What are sinking funds? When I first heard the term I thought they were going to be some overly complicated finance concept that it was going to hurt my head to understand. I needed the sinking funds for beginners guide.
To my surprise, sinking funds are amazingly simple to understand.
If the term scares you, don’t be afraid. ????
Keep reading and you will understand and be ready to add sinking funds to your budget in no time.
Note: This page contains affiliate links, which means that if you buy something using one of the links below, I may earn a commission.
What are Sinking Funds?
A Sinking Fund is a fund formed by periodically setting aside money for the gradual repayment of a debt or replacement of a wasting asset. Simply put, sinking funds are money that you save to meet a specific savings goal.

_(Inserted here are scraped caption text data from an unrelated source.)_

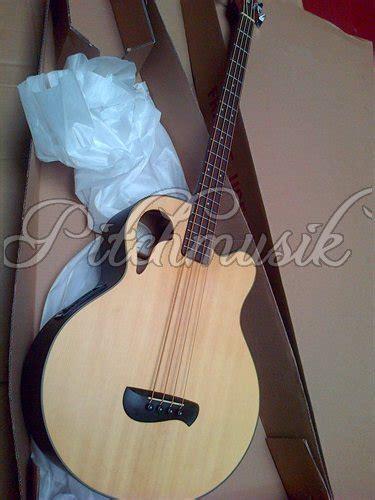 Diskon Gitar Dreadnought Takamine Eq7545t Tuner Custom jual gitar akustik murah 12 pitchmusik jual gitar jakarta dan kudus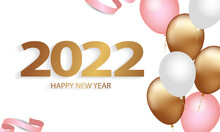 Happy New Year 2022 Elegant Golden Text With Balloons Confetti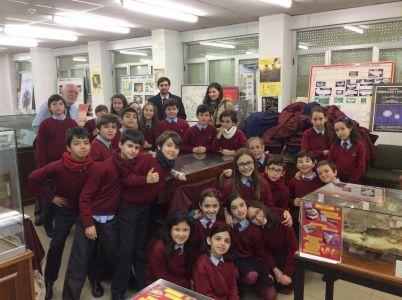 18-febrero-2016-Colegio-Montessori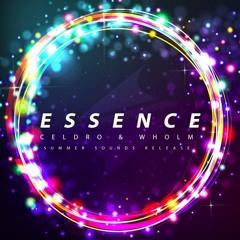CelDro & Wholm - Essence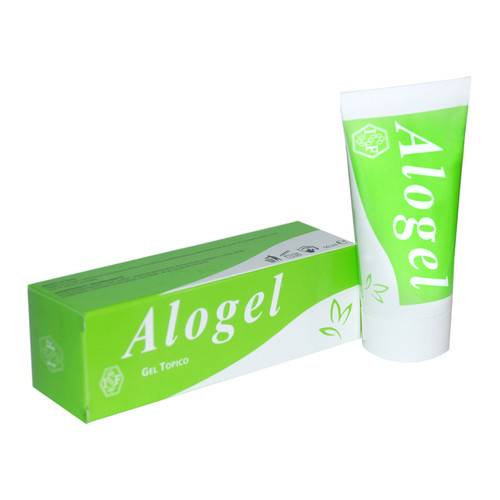 ALOGEL ALOE PURA 100% 50ML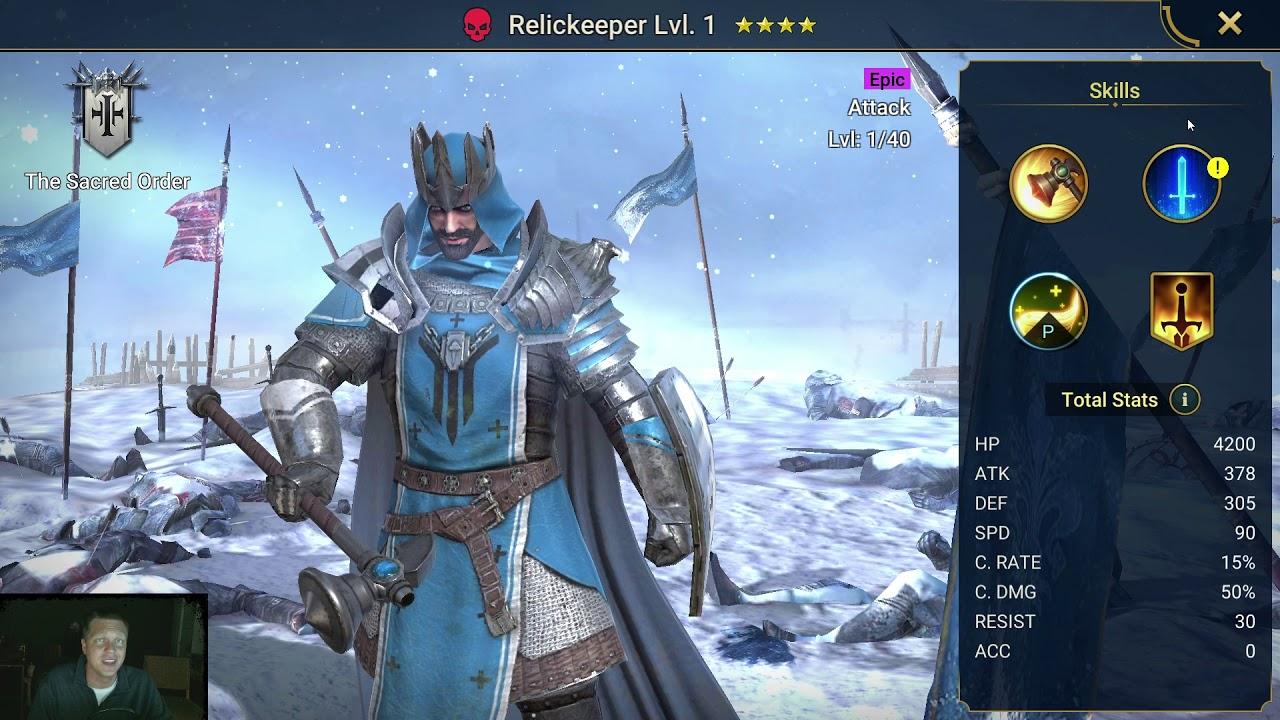 raid 04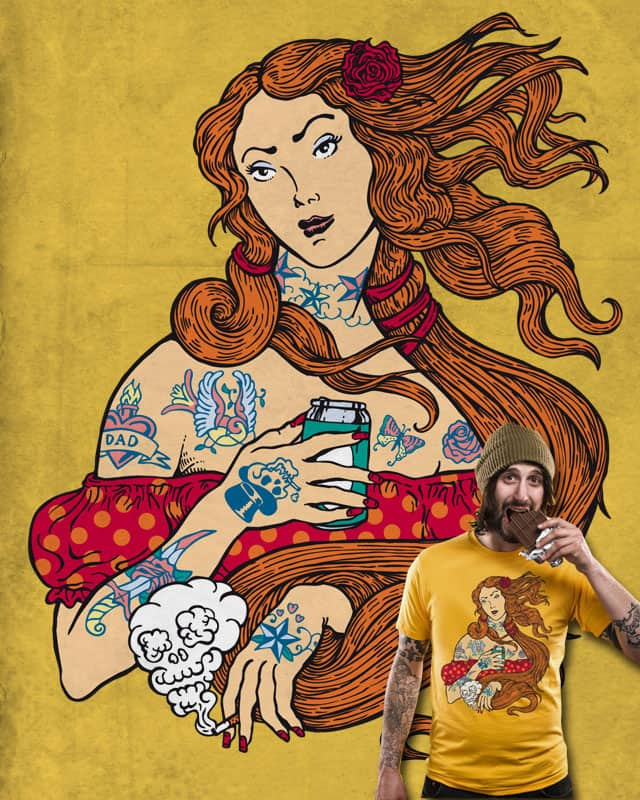Son, This Woman Is Not Good For You  ... by badbasilisk on Threadless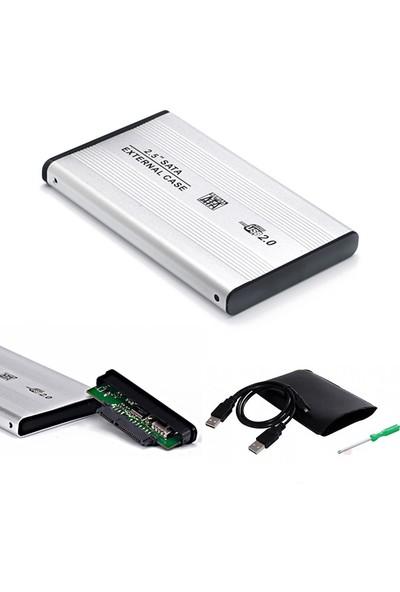 """LineOn USB 2.5"""" Harici HDD Kutusu USB 2.0 Alüminyum"""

For example, if you are saving a set amount of money each month to buy you a car. You have a sinking fund.
Why Do You Need Sinking Funds?
Having sinking funds ultimately makes your budget stronger. They allow you to plan for expected expenses.
Chances are pretty good that sometime this year you will need to purchase gifts, replace something that regularly wears out, or renew an annual subscription or quarterly subscription.
If you are not actively planning for how you will pay for these items, they will have to come out of some other part of your budget. Which might be your emergency fund, your general savings, or your credit cards.
Sinking funds allow you to strategically plan for these types of expenses so you don’t have to resort to pulling money out of other areas.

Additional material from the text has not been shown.